BRIEF | Render everything in the material from the line containing "Taking a look" down through the end as a two-column CSV with the headers text and answer. Give one row per answer, with each wording and its answer in its own quoted field and line breaks replaced by spaces.

___

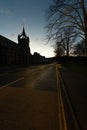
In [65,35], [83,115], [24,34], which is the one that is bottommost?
[83,115]

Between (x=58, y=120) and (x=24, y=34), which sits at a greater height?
(x=24, y=34)

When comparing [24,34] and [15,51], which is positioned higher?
[24,34]

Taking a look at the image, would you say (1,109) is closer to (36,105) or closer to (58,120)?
(36,105)

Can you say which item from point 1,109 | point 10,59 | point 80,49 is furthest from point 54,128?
point 80,49

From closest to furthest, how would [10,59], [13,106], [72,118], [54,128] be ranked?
[54,128] → [72,118] → [13,106] → [10,59]

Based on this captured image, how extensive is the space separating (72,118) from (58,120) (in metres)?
0.56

___

EXERCISE ANSWER |
text,answer
"Taking a look at the image, would you say (1,109) is closer to (36,105) or closer to (58,120)?","(36,105)"
"Can you say which item from point 1,109 | point 10,59 | point 80,49 is furthest from point 54,128?","point 80,49"
"From closest to furthest, how would [10,59], [13,106], [72,118], [54,128] be ranked?","[54,128] → [72,118] → [13,106] → [10,59]"
"Based on this captured image, how extensive is the space separating (72,118) from (58,120) (in metres)?","0.56"